Review Buku : Turkle, S. (2011). Alone Together


Alone Together,” karya Sherry Turkle (2011) berangkat dari sebuah perenungan tentang kehilangan manusia akibat relasinya dengan teknologi. Turkle adalah seorang psikoanalis dan profesor di MIT, Amerika. Turkle menawarkan kesendirian dan keterpisahan dari teknologi sebagai hal sakral yang menjadikan kita manusia seutuhnya. Bahwa tidak apa-apa bersalah dan memperlihatkan kelemahan kita dalam relasi tatap muka yang tidak bisa kita kontrol. Bagaimana pun juga, bukanlah koneksi yang terpotong-potong dan terkontrol, namun justru kerapuhan tatap mukalah yang membuat kita mengenal diri dan orang lain sepenuhnya. Turkle memperingatkan kita supaya kita dapat menyesuaikan pengembangan teknologi kita yang masih panjang di depan menjadi lebih bersahabat bagi relasi satu sama lain, bagi kesejahteraan tubuh dan jiwa kita. Memang, psyche manusia akan terus berevolusi sesuai konteks zaman

Dalam buku ini kita dapat melihat dua bagian pembahasan utama dalam pokok kajian mengenai teknologi, yakni “The Robotic Moment” dan “Networked”. Dalam bagian  The Robotic Moment”, Turkle membahas mengenai relasi yang terbangun antara manusia dan robot. Baginya kenyataan bahwa saat ini orang cenderung memiilh relasi dengan robot daripada manusia sungguhan. Keberadaan robot ini memiliki  kecenderungan manusiawi kita untuk “berempati” kepada binatang peliharaan. Rupanya robot dihadirkan dengan mengambil manfaat dari titik rapuh kita, yaitu perasaan dan kemanusiaan kita. Turkle tampak terkejut dengan kenyataan bahwa mereka tampak nyaman dengan relasi yang artifisial tersebut. kenyataan bahwa sang manusia sedang merasa dipahami oleh sesuatu yang tidak akan pernah memahaminya.

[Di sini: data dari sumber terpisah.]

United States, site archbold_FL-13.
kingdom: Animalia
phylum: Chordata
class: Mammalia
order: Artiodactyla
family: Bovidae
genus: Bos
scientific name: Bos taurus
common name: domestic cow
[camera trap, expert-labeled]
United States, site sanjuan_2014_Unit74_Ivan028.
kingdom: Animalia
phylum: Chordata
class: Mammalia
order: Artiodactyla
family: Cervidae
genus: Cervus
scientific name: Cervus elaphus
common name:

Pada bagian “Networked” Turkle beralih dari relasi manusia dengan robot kepada pembahasan mengenai teknologi sebagai perantara hubungan antar manusia. Meski Turkle mengakui adanya dampak positif perkembangan teknologi bagi relasi antar manusia, studi-studi kasusnya memperingatkan bagaimana orang menjadi teralienasi satu sama lain karena teknologi. Mereka menggunakan teknologi sebagai perantara relasi karena kecemasan mereka terhadap ketidakpastian, kekacauan, dan banyaknya beban dari hubungan tatap muka Kita bisa mengkonstruksi dan merekonstruksi kehadiran diri secara – dalam istilah Turkle – “not too little, not too much, just right.”

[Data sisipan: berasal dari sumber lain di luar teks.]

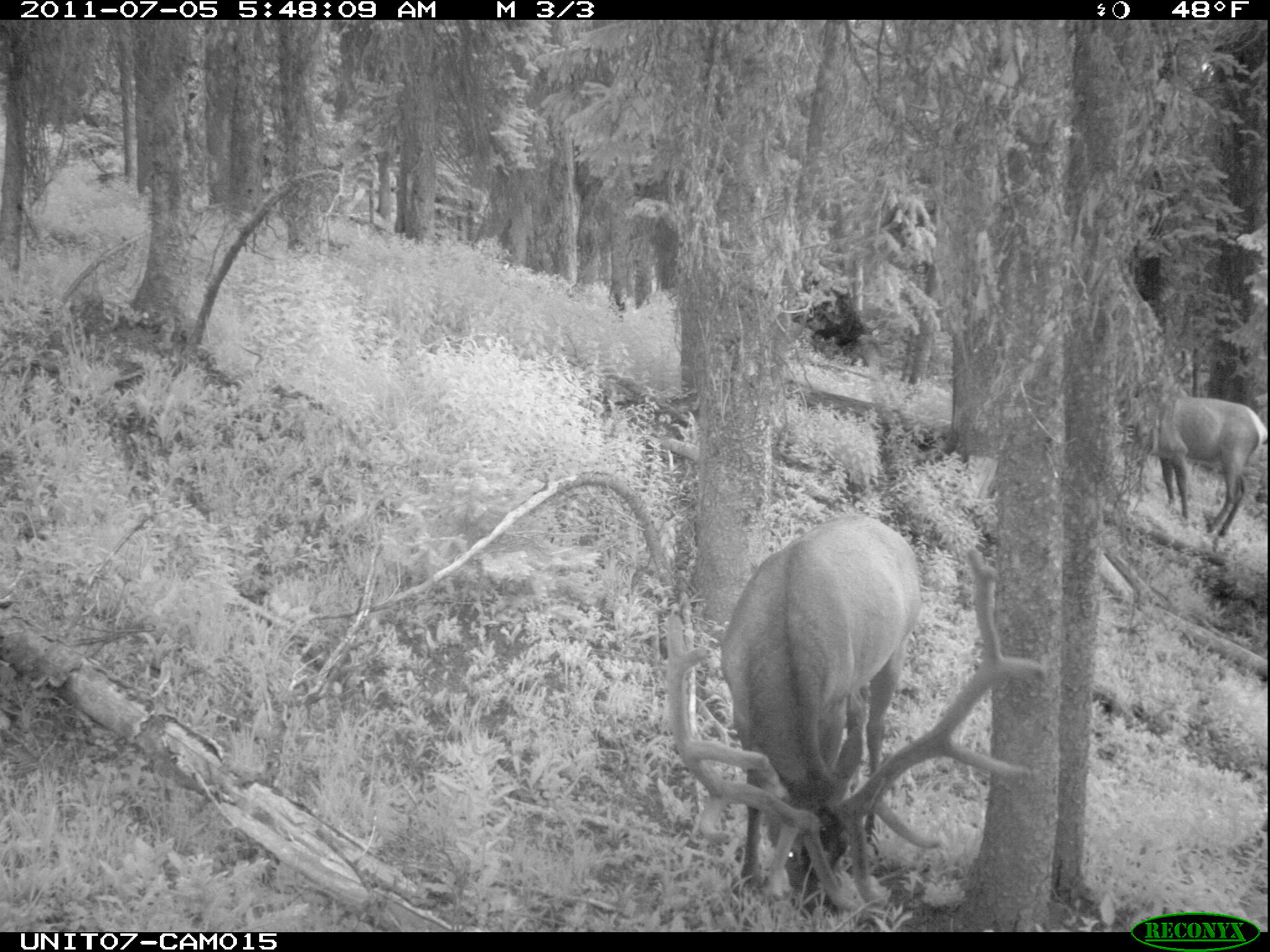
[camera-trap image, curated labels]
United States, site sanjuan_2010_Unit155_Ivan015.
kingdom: Animalia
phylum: Chordata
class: Mammalia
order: Artiodactyla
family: Cervidae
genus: Cervus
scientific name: Cervus elaphus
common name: red deer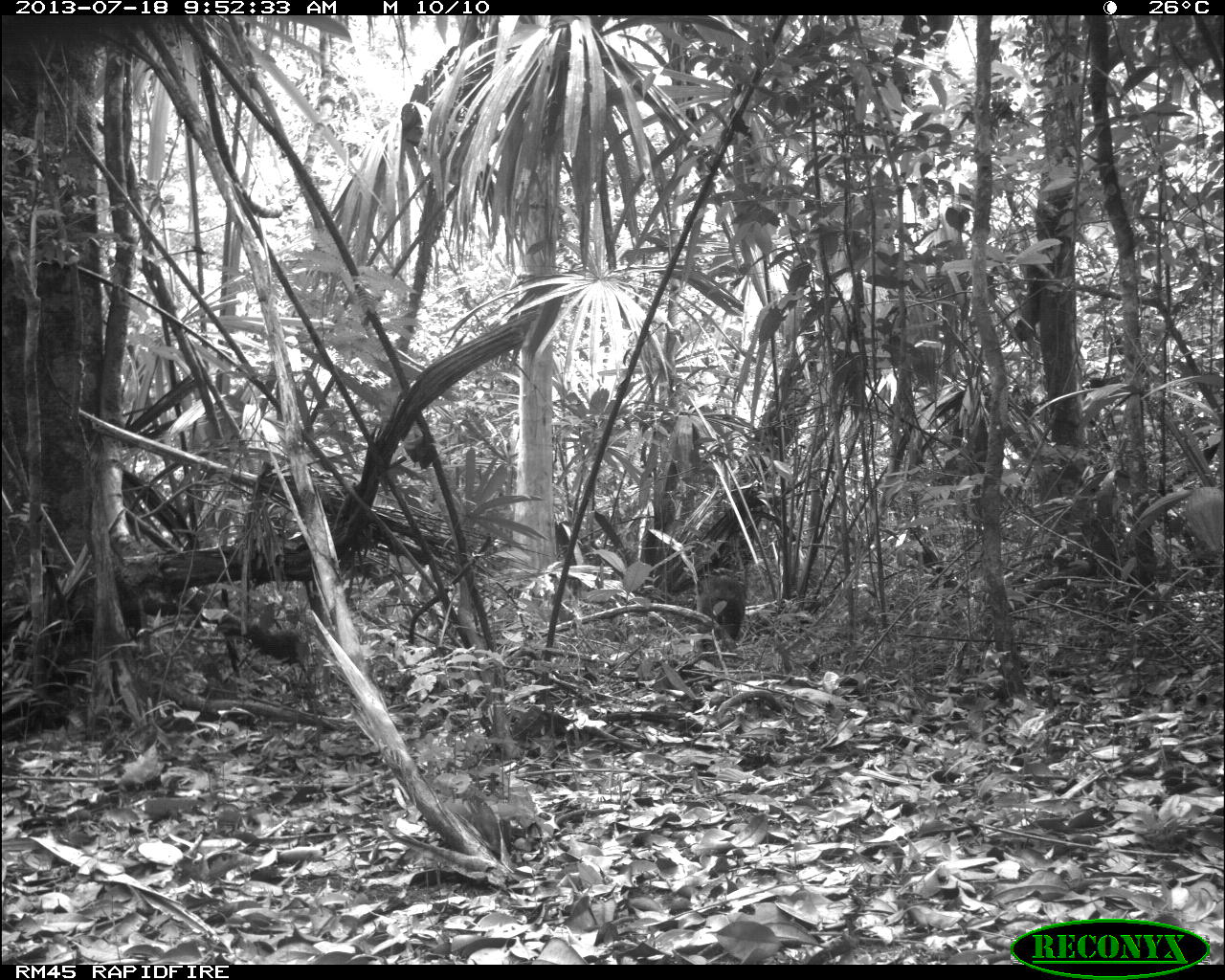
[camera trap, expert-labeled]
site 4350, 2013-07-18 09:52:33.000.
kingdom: Animalia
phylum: Chordata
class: Mammalia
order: Artiodactyla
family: Tayassuidae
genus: Pecari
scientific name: Pecari tajacu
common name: collared peccary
Pecari tajacu (collared peccary), count 1.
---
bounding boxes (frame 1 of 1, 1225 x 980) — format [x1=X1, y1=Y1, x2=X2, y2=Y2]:
pecari tajacu: [x1=696, y1=573, x2=747, y2=642]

Ketika kita kehilangan kemampuan berelasi dengan orang lain dan menanggung risiko-risikonya, kita juga kehilangan kemampuan untuk bercakap-cakap dengan diri kita sendiri dan menanggung risiko pengenalan diri. Turkle memperingatkan bahwa berbagi (sharing) telah menggantikan refleksi diri sebagai sarana relasi kita dengan psyche kita sendiri. Teknologi yang kita anggap membuat kita terkoneksi dengan orang lain justru membuat kita semakin sendirian di dunia ini. Koneksi dengan teknologi menjadi pemangsa tujuannya. Kita sangat takut sendirian. Bila smartphone kita kehabisan baterai, kita cemas.

Masyarakat jejaring adalah sebuah konsep dimana anggota-anggota masyarakat berjejaring dengan memanfaatkan internet melalui perantara media sosial. Kondisi ini merupakan fenomena baru, dimana perkembangan teknologi informasi mampu mengalihkan bentuk-bentuk interaksi langsung ke arah tidak langsung. Dulu, pola interaksi antar anggota masyarakat hanya berdasarkan jaringan fisik seperti etnis atau relasi status sosial. Akibatnya, kini seseorang dapat berjejaring dengan siapa saja dalam hubungan yang termediasi.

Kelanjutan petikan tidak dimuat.